-- Start of AVAILABLE DATA --

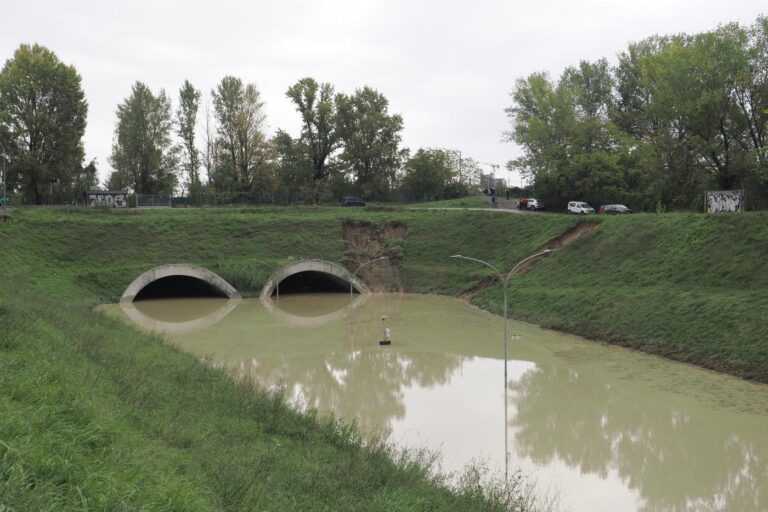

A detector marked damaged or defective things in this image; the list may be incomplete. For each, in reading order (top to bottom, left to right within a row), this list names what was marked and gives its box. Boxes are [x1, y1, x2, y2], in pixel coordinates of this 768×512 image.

bent lamp post [450, 250, 552, 386]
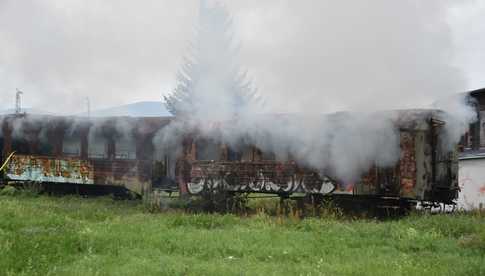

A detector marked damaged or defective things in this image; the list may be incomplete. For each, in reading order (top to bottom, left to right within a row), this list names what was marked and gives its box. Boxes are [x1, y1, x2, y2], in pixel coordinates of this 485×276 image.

rusted metal panel [5, 154, 94, 184]
rusty railway car [0, 109, 460, 208]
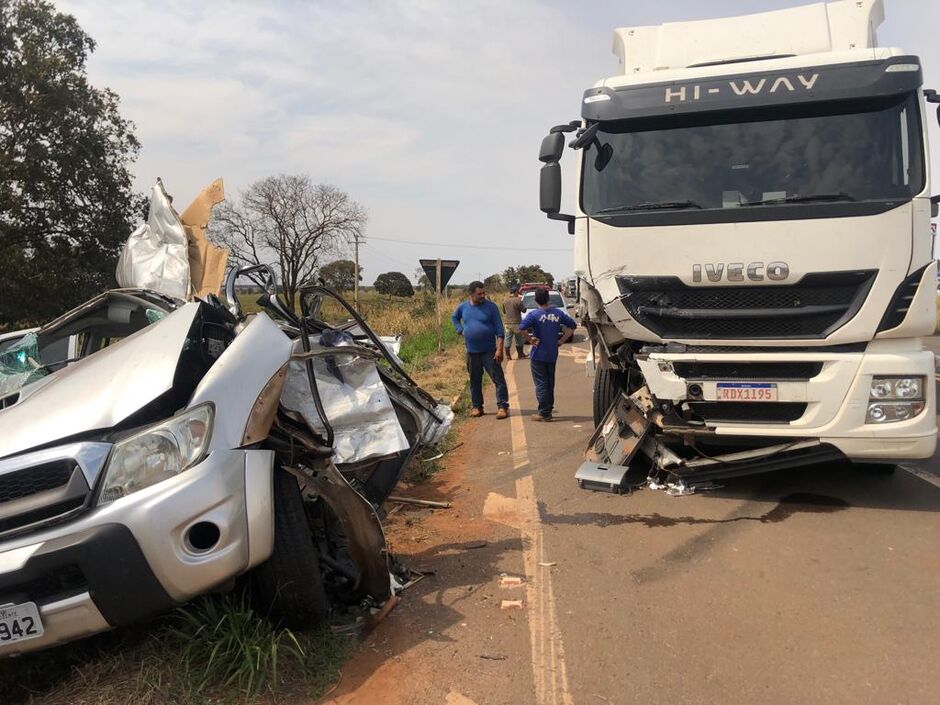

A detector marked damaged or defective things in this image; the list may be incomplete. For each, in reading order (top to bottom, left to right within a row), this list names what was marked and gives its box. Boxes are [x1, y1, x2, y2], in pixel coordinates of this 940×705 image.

shattered windshield [580, 92, 924, 216]
crumpled hood [0, 304, 202, 462]
broken headlight lens [99, 402, 213, 500]
wrecked silver pickup truck [0, 180, 452, 656]
damaged pickup license plate [716, 382, 776, 398]
broken headlight lens [868, 376, 924, 426]
damaged pickup license plate [0, 600, 43, 644]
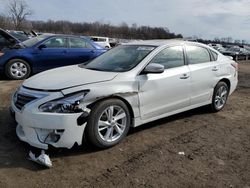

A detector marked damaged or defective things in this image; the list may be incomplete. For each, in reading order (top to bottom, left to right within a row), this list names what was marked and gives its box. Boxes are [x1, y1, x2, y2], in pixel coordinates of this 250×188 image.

broken headlight housing [38, 90, 89, 113]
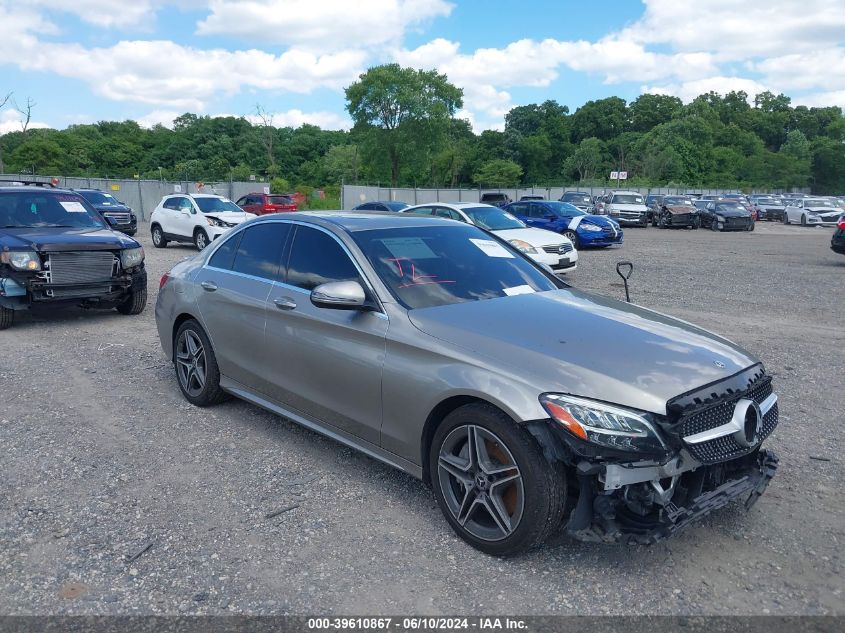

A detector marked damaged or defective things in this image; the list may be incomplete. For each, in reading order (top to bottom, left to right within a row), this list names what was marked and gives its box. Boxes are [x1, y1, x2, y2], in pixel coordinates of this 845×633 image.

damaged vehicle [0, 183, 147, 330]
damaged vehicle [652, 198, 700, 230]
damaged vehicle [157, 211, 780, 552]
damaged mercedes-benz c300 [157, 212, 780, 552]
crumpled front bumper [568, 450, 780, 544]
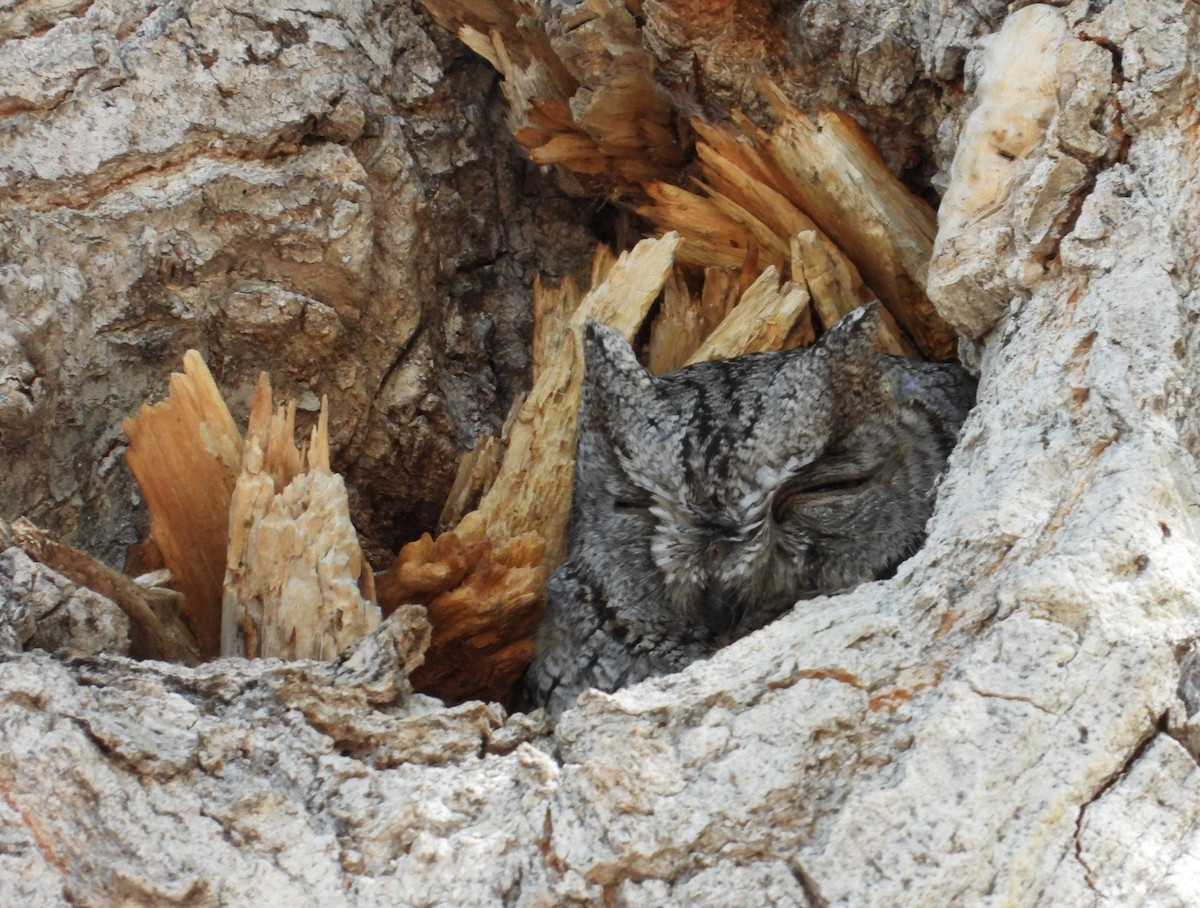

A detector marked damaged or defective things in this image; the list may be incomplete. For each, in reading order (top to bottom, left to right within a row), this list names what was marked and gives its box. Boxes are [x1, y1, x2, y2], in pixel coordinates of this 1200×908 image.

splintered wood [123, 352, 243, 656]
splintered wood [221, 374, 380, 660]
splintered wood [378, 516, 548, 704]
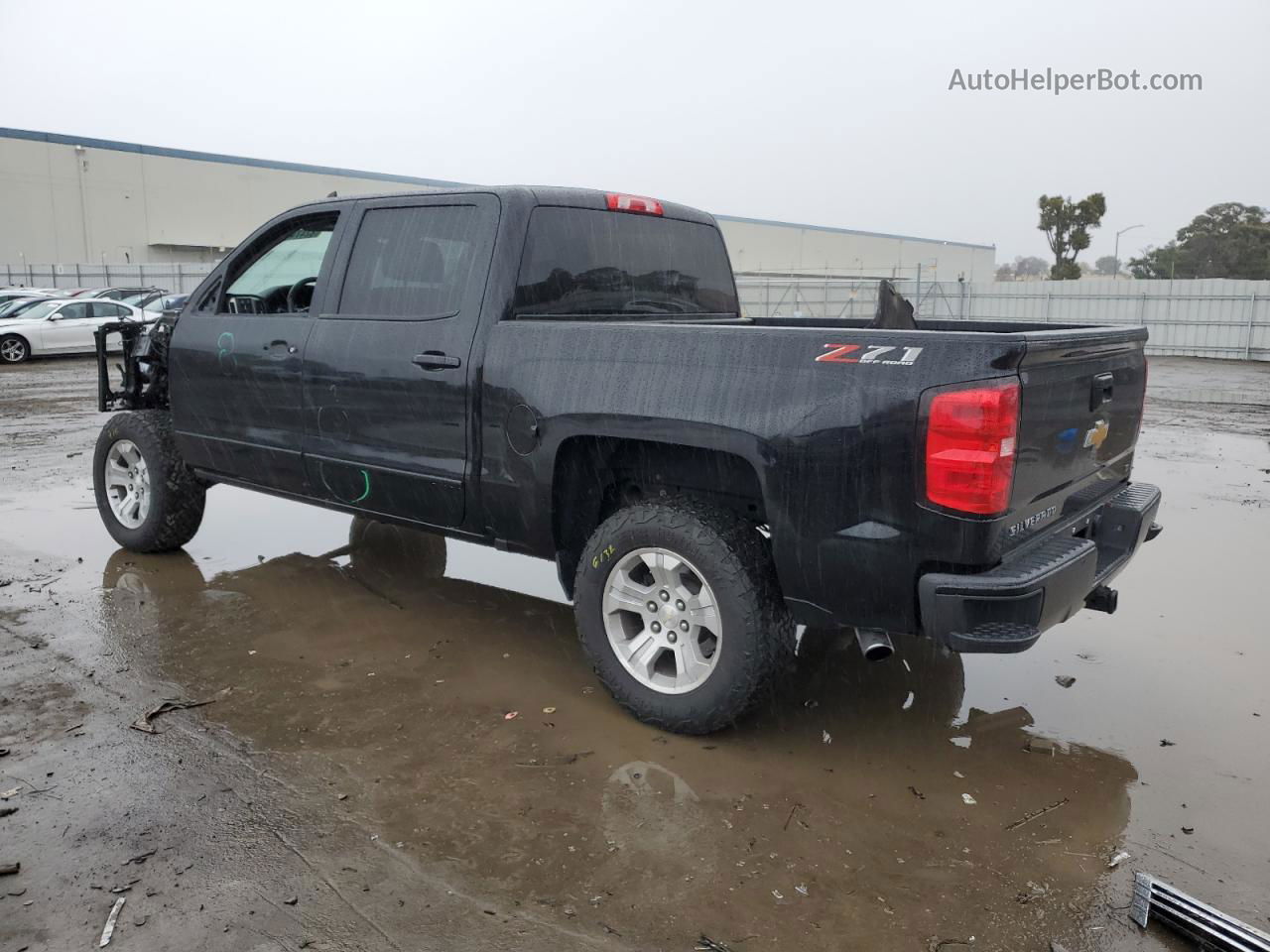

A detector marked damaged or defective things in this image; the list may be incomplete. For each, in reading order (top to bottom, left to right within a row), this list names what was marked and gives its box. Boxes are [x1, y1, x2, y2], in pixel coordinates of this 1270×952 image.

damaged front end [93, 315, 174, 413]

-- End of AVAILABLE DATA --

OBJECTIVE ▸
Rewrite all the rows above, changing "pixel coordinates" to "image coordinates" and keeping everything else as it is. Leave the pictures out.

RIGHT ANSWER ▸
A detector marked damaged or defective things in this image; the list may be incomplete. For each, in reading order (top to bottom, left to right within a row), this list names what was marked and gives its box. Boxes are [x1, y1, x2, y2], in image coordinates of this 768×512 image.

bent lamp post [450, 250, 552, 386]

A detector marked damaged or defective things in this image; the list may be incomplete. For each, in reading order (top to bottom, left to right within a row), this list names what was marked and gives its box. Boxes are [x1, y1, x2, y2], in image coordinates of this 485×276 image.

rusted metal panel [5, 154, 94, 184]
rusty railway car [0, 109, 460, 208]

A detector marked damaged or defective things in this image; the list may be incomplete. For each, in reading order (top to bottom, left to right within a row), this list names what was marked and gives its box. Boxes are [x1, y1, x2, y2], in image coordinates of this 940×705 image.

shattered windshield [580, 92, 924, 216]
crumpled hood [0, 304, 202, 462]
broken headlight lens [99, 402, 213, 500]
wrecked silver pickup truck [0, 180, 452, 656]
damaged pickup license plate [716, 382, 776, 398]
broken headlight lens [868, 376, 924, 426]
damaged pickup license plate [0, 600, 43, 644]

A detector marked damaged or defective things in this image; the list may be incomplete. For each, in reading order (top to bottom, left to right within a row), this list names what was marked and gives its box. Boxes are [x1, y1, x2, y2], in image coordinates of this 250×188 image.

broken headlight housing [38, 90, 89, 113]

A detector marked damaged or defective things in this image; the list may be incomplete. For each, in reading order (top to bottom, left to right within a row), this list names what was marked and gives its box. Boxes are [x1, y1, x2, y2], in image coordinates of this 845×633 image.

damaged vehicle [0, 183, 147, 330]
damaged vehicle [652, 198, 700, 230]
damaged vehicle [157, 211, 780, 552]
damaged mercedes-benz c300 [157, 212, 780, 552]
crumpled front bumper [568, 450, 780, 544]

A detector marked damaged or defective things in this image; the list may be incomplete. For each, in reading order (top to bottom, left to right within a row), this list names what was marked and gives its box. Boxes are [x1, y1, x2, y2], in image coordinates of this 1200×908 image.

splintered wood [123, 352, 243, 656]
splintered wood [221, 374, 380, 660]
splintered wood [378, 516, 548, 704]

A detector marked damaged or defective things in this image; the list may be incomplete. For each, in reading order (top to bottom, left to right within a row), this list names what was marked and gives its box. Boxes are [x1, y1, x2, y2], in image coordinates of this 1270×952 image.

damaged front end [93, 315, 174, 413]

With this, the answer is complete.